The Wall Street Journal reported that Outcome Health, which delivers pharmaceutical advertising to patients on tablets and screens placed in physician’s offices, “misled pharmaceutical companies by charging them for ad placements on more video screens than the startup had installed.”

The newspaper wrote: “Some Outcome employees also provided inflated data to measure how well ads performed, created documents that inaccurately verified that ads ran on certain doctors’ screens and manipulated third-party analyses showing the effectiveness of the ads.”
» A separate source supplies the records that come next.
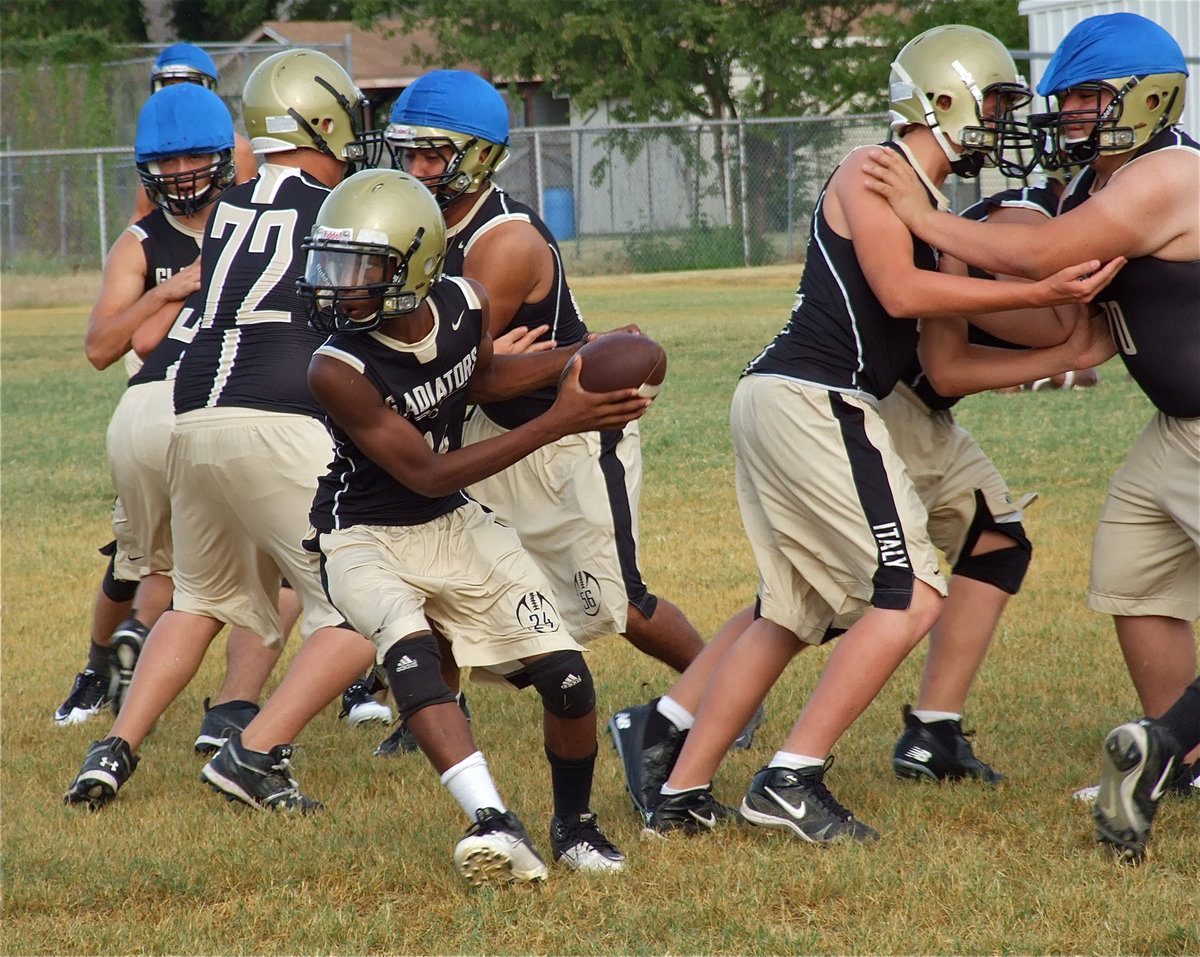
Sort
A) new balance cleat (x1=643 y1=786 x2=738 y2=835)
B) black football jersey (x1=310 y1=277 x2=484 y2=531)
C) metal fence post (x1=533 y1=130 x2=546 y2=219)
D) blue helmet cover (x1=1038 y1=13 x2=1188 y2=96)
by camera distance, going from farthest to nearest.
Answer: metal fence post (x1=533 y1=130 x2=546 y2=219)
new balance cleat (x1=643 y1=786 x2=738 y2=835)
blue helmet cover (x1=1038 y1=13 x2=1188 y2=96)
black football jersey (x1=310 y1=277 x2=484 y2=531)

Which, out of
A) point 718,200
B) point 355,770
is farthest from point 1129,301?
point 718,200

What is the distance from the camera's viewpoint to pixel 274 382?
4844mm

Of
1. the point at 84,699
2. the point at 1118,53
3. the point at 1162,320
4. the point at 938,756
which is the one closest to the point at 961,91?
the point at 1118,53

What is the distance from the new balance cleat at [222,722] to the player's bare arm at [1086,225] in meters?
3.01

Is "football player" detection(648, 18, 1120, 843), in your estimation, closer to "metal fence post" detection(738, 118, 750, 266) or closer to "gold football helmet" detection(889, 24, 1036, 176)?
"gold football helmet" detection(889, 24, 1036, 176)

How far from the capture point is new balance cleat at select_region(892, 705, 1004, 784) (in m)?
4.66

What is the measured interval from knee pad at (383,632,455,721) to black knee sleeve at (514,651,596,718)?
0.29m

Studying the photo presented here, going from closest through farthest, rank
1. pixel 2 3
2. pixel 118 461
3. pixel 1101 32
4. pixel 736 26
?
pixel 1101 32 < pixel 118 461 < pixel 736 26 < pixel 2 3

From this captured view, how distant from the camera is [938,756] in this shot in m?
4.66

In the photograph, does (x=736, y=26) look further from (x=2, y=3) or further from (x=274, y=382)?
(x=274, y=382)

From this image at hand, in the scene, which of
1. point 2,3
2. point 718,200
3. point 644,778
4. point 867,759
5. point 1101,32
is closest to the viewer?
point 1101,32

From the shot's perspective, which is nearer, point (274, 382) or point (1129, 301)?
point (1129, 301)

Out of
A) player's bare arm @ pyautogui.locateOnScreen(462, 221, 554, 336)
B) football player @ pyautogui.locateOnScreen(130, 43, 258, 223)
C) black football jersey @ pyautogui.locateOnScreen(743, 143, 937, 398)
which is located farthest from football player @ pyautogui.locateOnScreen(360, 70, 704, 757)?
football player @ pyautogui.locateOnScreen(130, 43, 258, 223)

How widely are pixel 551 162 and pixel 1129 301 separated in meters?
24.0
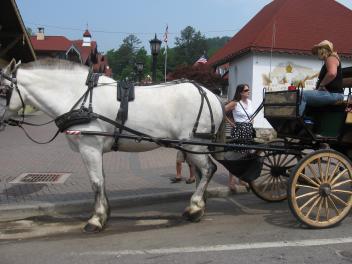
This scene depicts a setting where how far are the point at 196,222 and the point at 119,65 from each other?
130 metres

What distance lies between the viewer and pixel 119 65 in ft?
438

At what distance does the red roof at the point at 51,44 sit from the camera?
5309 cm

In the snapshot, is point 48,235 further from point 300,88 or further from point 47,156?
point 47,156

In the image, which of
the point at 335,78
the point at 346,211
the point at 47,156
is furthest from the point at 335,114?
the point at 47,156

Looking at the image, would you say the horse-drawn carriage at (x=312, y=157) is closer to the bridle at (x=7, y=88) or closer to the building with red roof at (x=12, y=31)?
the bridle at (x=7, y=88)

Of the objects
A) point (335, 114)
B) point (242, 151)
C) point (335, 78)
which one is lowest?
point (242, 151)

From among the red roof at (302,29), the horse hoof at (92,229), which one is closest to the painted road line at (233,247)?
the horse hoof at (92,229)

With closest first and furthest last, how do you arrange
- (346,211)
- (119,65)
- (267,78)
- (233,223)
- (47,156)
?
(346,211) → (233,223) → (47,156) → (267,78) → (119,65)

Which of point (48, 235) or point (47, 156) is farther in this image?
point (47, 156)

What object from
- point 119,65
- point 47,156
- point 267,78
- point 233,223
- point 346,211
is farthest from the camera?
point 119,65

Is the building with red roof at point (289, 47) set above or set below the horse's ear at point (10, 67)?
above

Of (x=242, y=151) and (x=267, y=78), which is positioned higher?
(x=267, y=78)

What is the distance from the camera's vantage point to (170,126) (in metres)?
6.29

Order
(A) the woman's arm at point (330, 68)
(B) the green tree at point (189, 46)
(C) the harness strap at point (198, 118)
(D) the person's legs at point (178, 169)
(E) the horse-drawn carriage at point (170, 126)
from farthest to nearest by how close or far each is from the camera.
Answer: (B) the green tree at point (189, 46) → (D) the person's legs at point (178, 169) → (C) the harness strap at point (198, 118) → (A) the woman's arm at point (330, 68) → (E) the horse-drawn carriage at point (170, 126)
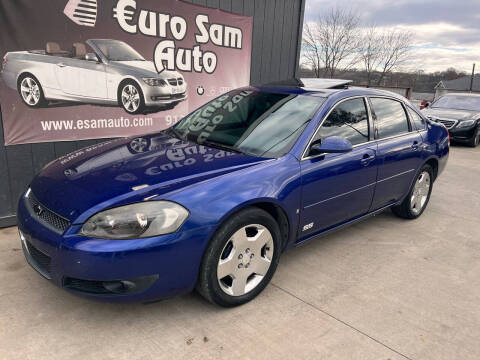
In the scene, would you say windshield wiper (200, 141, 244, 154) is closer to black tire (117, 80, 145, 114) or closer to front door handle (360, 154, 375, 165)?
front door handle (360, 154, 375, 165)

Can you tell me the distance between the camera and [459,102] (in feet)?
40.4

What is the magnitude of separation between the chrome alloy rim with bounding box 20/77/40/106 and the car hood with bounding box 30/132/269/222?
139cm

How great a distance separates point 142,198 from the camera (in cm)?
233

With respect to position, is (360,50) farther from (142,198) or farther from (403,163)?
(142,198)

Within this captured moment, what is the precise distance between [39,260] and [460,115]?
1215 cm

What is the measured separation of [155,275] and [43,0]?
3.36 m

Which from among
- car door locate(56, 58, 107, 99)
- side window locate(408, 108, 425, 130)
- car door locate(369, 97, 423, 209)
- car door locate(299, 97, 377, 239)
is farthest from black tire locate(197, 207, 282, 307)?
car door locate(56, 58, 107, 99)

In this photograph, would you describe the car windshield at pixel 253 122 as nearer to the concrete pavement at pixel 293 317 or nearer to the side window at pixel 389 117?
the side window at pixel 389 117

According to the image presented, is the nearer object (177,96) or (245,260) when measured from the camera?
(245,260)

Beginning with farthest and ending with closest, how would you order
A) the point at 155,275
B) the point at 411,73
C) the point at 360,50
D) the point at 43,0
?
the point at 411,73 < the point at 360,50 < the point at 43,0 < the point at 155,275

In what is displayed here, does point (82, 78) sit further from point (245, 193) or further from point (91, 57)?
point (245, 193)

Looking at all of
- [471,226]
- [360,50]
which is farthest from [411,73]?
[471,226]

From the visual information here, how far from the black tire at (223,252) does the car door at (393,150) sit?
1619 mm

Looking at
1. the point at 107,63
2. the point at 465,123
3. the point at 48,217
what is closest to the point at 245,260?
the point at 48,217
The company has placed three employees, including its chief growth officer Ashik Desai, on paid leave while it conducts an internal investigation.

A New York law firm, Harwood Feffer LLP, has announced that it is exploring potential class action claims against the company for misleading advertisers.

Outcome Health, one of Chicago’s most celebrated startups, morphed out of ContextMedia, founded in 2006 by Northwestern University students Rishi Shah and Shradha Agarwal. In May of this year, the company raised $500 million, based on a valuation of $5 billion, from Goldman Sachs and Google’s parent Alphabet. Shah owns 80 percent of the company, valuing his stake at $3.6 billion, making him the richest Indian in America, according to the Forbes 400 list released this week. Outcome Health reported sales of $130 million in 2016.

Outcome’s professed mission is to “activate the best health outcome possible for every person in the world” and provide “actionable health intelligence at the moment of care.” It claims to service 585 million patients and 230,000 health care professionals annually at 145,000 locations in its network.

The company has distributed free tablets and screens, which run educational content, to physician offices. It makes money by running ads from pharmaceutical companies — replacing posters, flyers and closed-circuit TV, the traditional marketing vehicles for the industry.

The Wall Street Journal reported that some company employees exaggerated the number of screens, sometimes by almost double, pumped up survey results and tampered with third party reports on ad effectiveness.

According to the Journal: “Some advertisers required Outcome to provide affidavits with screenshots showing their ads had run in doctors’ offices. Outcome employees sometimes grabbed a screenshot of an ad from their own computers, edited it to add a timestamp and doctor identification number to make them appear genuine….”

The company has reportedly agreed to compensate the overcharged companies with tens of millions of dollars of free replacement advertising and refunds.

In a statement to the newspaper, Shah attributed the problems to “growing pains as we scaled from 4,000 to 40,000 doctors’ offices.”

In an open letter to customers posted on its website, following publication of the Journal story, Shah wrote: “Outcome Health is committed to and has always expected all of our employees to operate with the highest ethical standards and in accordance with our values. Customer success is our number one priority. We appreciate the hard work of our dedicated employees, and want to reiterate that adherence to our policies is not optional — anyone who violates them will be held accountable.”

Three weeks ago, the company was criticized for laying off 76 employees on the same week as it announced plans, at an event headlined by Chicago Mayor Rahm Emanuel, to add 2,000 jobs and move into a new 400,000 square foot headquarters in downtown Chicago.